**Requirement 1**. Summarize the excerpt on Haiti's IDB loan agreements in two sentences.
**Requirement 2**. Resume the excerpt on Haiti's stalled IDB health loan, picking up after its final sentence.

**Excerpt**.
The four IDB loan agreements - rural and secondary roads, potable water, primary education and health care reform, all totaling nearly 200 million dollars - lay dormant and for all practical purposes were lost.

In October 2000, after the installation of the 47th Legislature, the new parliament voted immediately to ratify the much needed health project along with the three other vital IDB loan agreements. The official decree was published in the Government's official newspaper on January 8, 2001. Immediately the Government and IDB collaborated to update and revise the project. Haitians were heartened when in early March the IDB announced that it fully intended to work with the new Haitian Government and finance projects already in the pipeline.

March 2, 2001 when a new Minister of Health was appointed, he continued to work on this priority project. And shortly thereafter he notified the IDB by formal letter that the 4 conditions required of the Government under the loan agreement had been fulfilled. With these conditions satisfied, such formal notice given to the IDB and Haiti current on its debt payments to the IDB, all the conditions required for the execution of the loan agreement were in place.

But the IDB never responded to the Minister's letter, nor have they begun the execution of a project so urgently needed. Instead in mid-May, amidst rumors that the IDB was shutting down its offices in Haiti, Haiti's IDB offices announced that the country representatives and top staff had been "called into Washington for consultations."

**Dataset excerpts**.
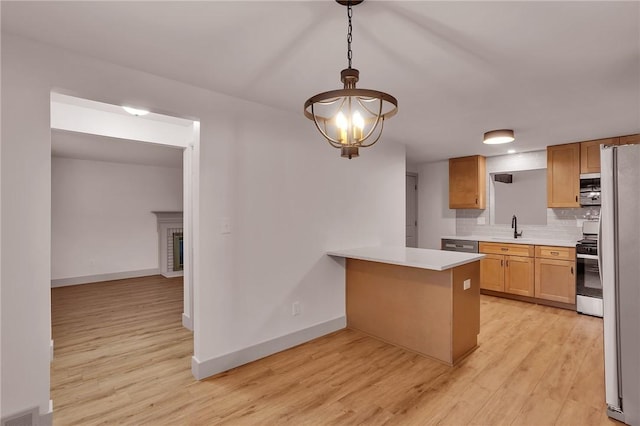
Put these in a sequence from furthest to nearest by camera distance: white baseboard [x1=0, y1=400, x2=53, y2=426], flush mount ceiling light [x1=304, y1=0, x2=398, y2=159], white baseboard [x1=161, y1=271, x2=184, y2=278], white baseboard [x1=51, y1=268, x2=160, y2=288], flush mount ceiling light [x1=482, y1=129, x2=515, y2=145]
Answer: white baseboard [x1=161, y1=271, x2=184, y2=278] < white baseboard [x1=51, y1=268, x2=160, y2=288] < flush mount ceiling light [x1=482, y1=129, x2=515, y2=145] < white baseboard [x1=0, y1=400, x2=53, y2=426] < flush mount ceiling light [x1=304, y1=0, x2=398, y2=159]

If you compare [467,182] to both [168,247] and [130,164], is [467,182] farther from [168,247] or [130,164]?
[130,164]

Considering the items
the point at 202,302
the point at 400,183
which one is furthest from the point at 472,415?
the point at 400,183

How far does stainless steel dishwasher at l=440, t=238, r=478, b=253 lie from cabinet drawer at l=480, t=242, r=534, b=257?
4.7 inches

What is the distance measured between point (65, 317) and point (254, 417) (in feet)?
11.1

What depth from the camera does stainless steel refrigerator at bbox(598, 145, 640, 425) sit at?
80.5 inches

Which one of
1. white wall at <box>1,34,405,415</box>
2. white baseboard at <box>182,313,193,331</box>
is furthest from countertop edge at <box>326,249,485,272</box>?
white baseboard at <box>182,313,193,331</box>

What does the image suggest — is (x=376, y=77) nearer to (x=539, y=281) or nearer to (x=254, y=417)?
(x=254, y=417)

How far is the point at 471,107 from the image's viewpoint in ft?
9.96

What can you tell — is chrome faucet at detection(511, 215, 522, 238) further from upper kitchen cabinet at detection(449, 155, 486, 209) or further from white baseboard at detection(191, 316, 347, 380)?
white baseboard at detection(191, 316, 347, 380)

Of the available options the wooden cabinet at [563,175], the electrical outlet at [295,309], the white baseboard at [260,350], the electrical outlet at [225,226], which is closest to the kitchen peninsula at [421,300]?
the white baseboard at [260,350]

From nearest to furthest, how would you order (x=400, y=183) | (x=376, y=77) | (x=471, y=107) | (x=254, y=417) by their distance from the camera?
(x=254, y=417) < (x=376, y=77) < (x=471, y=107) < (x=400, y=183)

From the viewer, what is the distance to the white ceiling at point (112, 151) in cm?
441

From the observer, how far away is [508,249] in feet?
15.7

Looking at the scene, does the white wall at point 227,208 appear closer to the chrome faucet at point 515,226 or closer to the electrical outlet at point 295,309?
the electrical outlet at point 295,309
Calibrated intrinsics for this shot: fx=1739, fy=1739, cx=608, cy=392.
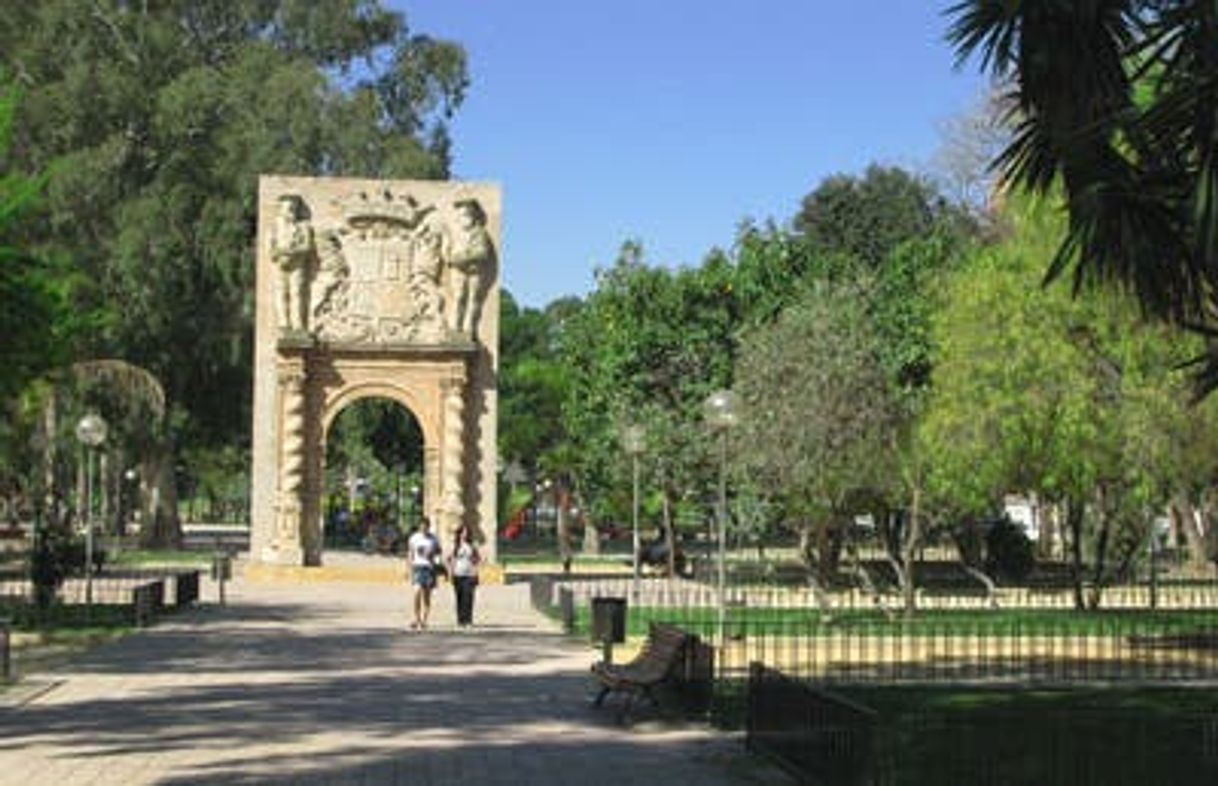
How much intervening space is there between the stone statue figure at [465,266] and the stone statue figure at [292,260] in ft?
11.0


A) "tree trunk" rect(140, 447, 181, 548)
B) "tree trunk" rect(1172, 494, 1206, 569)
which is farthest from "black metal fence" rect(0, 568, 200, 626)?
"tree trunk" rect(1172, 494, 1206, 569)

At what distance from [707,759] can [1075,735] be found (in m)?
3.29

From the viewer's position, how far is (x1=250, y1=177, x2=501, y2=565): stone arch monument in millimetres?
40969

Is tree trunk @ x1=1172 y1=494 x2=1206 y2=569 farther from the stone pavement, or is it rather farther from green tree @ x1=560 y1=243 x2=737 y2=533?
the stone pavement

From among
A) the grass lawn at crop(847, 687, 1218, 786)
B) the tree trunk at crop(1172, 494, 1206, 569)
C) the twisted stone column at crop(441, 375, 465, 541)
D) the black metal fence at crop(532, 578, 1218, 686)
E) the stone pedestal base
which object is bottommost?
the grass lawn at crop(847, 687, 1218, 786)

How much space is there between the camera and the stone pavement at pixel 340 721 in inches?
499

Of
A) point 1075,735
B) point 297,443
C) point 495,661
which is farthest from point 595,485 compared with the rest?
point 1075,735

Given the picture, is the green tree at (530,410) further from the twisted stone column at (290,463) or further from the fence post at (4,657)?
the fence post at (4,657)

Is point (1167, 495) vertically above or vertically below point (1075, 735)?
above

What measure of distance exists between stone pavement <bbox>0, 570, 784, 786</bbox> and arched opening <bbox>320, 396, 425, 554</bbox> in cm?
1993

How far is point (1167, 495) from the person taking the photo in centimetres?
2781

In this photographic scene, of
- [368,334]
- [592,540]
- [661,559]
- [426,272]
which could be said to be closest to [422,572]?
[368,334]

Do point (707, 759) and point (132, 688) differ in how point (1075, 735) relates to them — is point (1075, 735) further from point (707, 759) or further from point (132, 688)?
point (132, 688)

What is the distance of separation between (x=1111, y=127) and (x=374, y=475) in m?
88.0
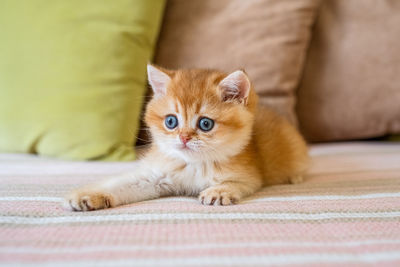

**Reply 1**. Four IDB loan agreements for Haiti, totaling nearly 200 million dollars, lay dormant until the 47th Legislature ratified them in October 2000, after which the Government and the IDB revised the health project and the IDB announced in March that it intended to finance projects already in the pipeline. Although the new Minister of Health formally notified the IDB that the four required conditions had been fulfilled, the IDB never responded or began the project, and in mid-May its country representatives and top staff were called to Washington amid rumors that its Haiti offices were closing.

**Reply 2**.
Today in Haiti the needs of 8 million people are being placed on a balance against the political discontent of a tiny minority and the proclaimed adherence to the international community's self-serving principles of multiparty politics and the rule of law. The IDB's failure to sign the loan agreement is an indication that the balance is tipping in favor of the political discontent of that tiny minority - even when under the international community's own rules the facts weighs heavily in favor of the 8 million Haitians being made to suffer:

· First, in direct contradiction to the OAS December 2000 official Electoral Report, the international community has allowed to prevail in the media the false perception that all 7,500 electoral races run on May 21st were defective, and must be re-done, when in fact the OAS only challenged the method used to calculate the vote percentages in 6 to 9 senate races;

· Second, allowing Convergence Democratic to trample unfettered on the rights of the over 60% of the Haitian electorate who voted their leaders freely and fairly without ever mounting a defense to every person's fundamental right to vote seriously calls into question the international community's commitment to the democratic process and the rule of law when it comes to Haitians;

· Third, concrete and public commitments by the Government to re-run the contested senate seats and, if necessary, find the needed consensus to reduce by 2 years the terms of all members of parliament elected on May 21st, and appoint yet another replacement electoral council to organize these elections, have been repeatedly marginalized and indeed ignored each time the representatives of the international community state publicly that "the parties to the political crisis in Haiti are refusing to compromise";

· Fourth, extremist positions taken by Convergence Democratic, including the appointment of "an alternative president" and maintaining their so-called option zero position that all races be re-run have not been met with any forceful public opposition by representatives of the international community never hesitates to label the Government's efforts as "inadequate or insufficient";

· Fifth, the repeated and steadfast refusal of Convergence Democratic to even meet with the Government has not been publicly criticized by representatives of the international community and only labeled as "unfortunate";

· Sixth, the flippant and cavalier comportment of Convergence Democratic in the face of the economic crisis gripping the nation (rejecting the Pantheon Museum as a site for negotiations for fear of the size and quality of chairs on which they will be seated) has never provoked outrage on the part of the international community nor ever caused them to publicly question Convergence's intentions to engage in good faith negotiations that can lead Haiti out of this crisis.